In veel gemeenten is het coffeeshopbeleid daarmee weer terug bij af. Het gedoogbeleid is immers ooit ontstaan om de gezondheidsrisico’s voor consumenten te beperken. De overlast van illegale handel is (nu nog) beperkt, omdat deze minder zichtbaar is. Desondanks signaleren bewoners in buitenwijken een toename van illegale (straat)handel. Als deze trend zich doorzet en consumenten die nu nog in coffeeshops in het noorden terechtkunnen ook een beroep gaan doen op de in de illegale (straat)handel, is de kans groot dat de overlast en gevoelens van onveiligheid zullen toenemen.

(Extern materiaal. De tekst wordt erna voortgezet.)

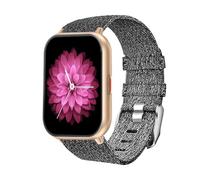 Lamshaw - Pulsera compatible con RUIMEN H1 de 1,85 pulgadas, reloj inteligente, magnético de silicona deportiva, pulsera magnética fuerte compatible con RUIMEN H1 Smart Watch, 22mm, Silicona, No es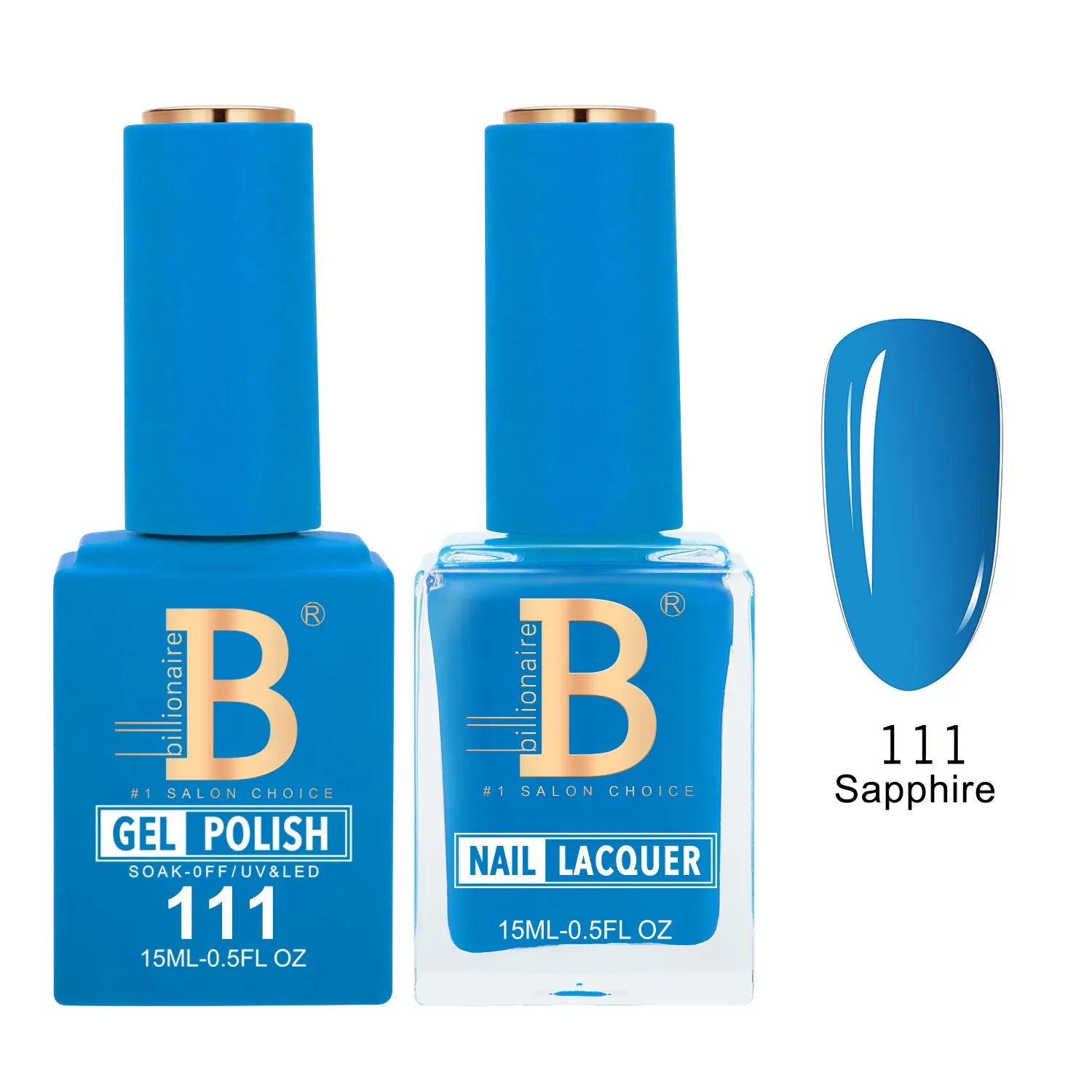 Billionaire - Imperial Duo - Sapphire - #111
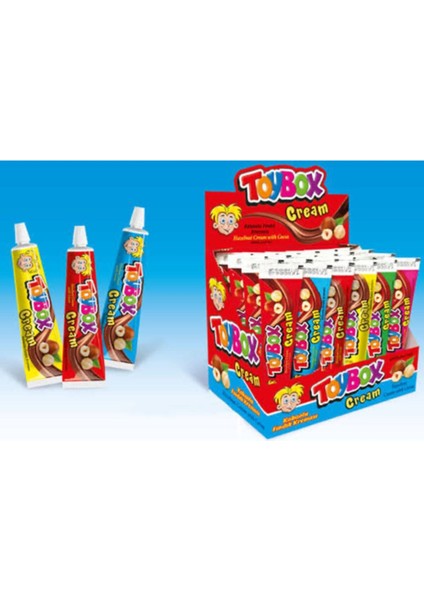 Krem Tüp Çikolata Erkek (30G X24)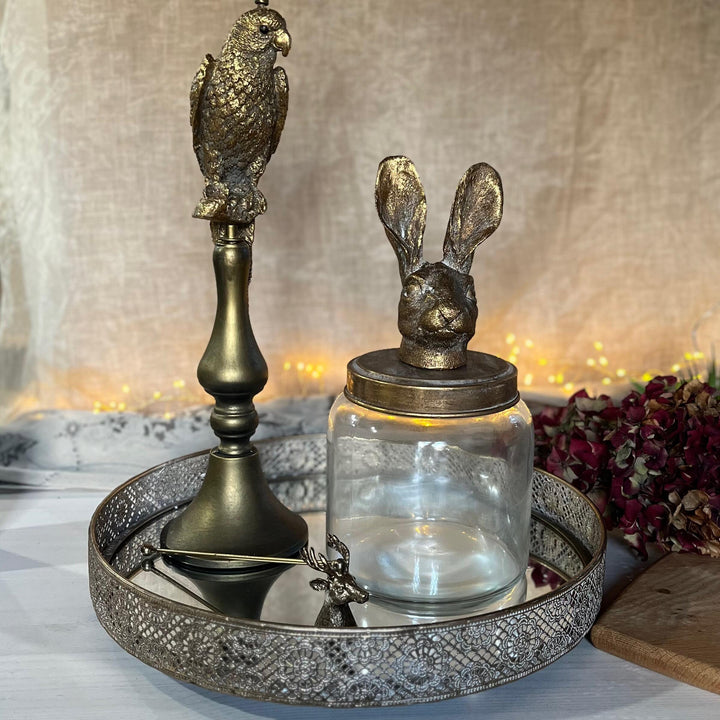 Ornate Mirror Trays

Aandachtspunten voor een gesprek
• Coffeeshops bedienen de lokale markt en hebben niet of nauwelijks toeristen als klant. Wanneer de wietpas in onze gemeente wordt geïntroduceerd, zullen bovengenoemde gevolgen zich ook bij ons gaan voordoen. Hoe gaat de gemeente hierop anticiperen?
• Op welke wijze wordt er binnen de grote steden in VNG verband overleg gevoerd over de problematiek?
• Op welke wijze kunnen de coffeeshops de gemeente ondersteunen om er voor alle partijen een werkbaar geheel van te maken?
• Naast de invoering van de wietpas staat ook de invoering van het afstandscriterium voor de deur. Sluiting of verplaatsing als gevolg van de 350 meter regel kan dezelfde problemen opleveren als hierboven beschreven. Hoe gaat de gemeente dit aanpakken?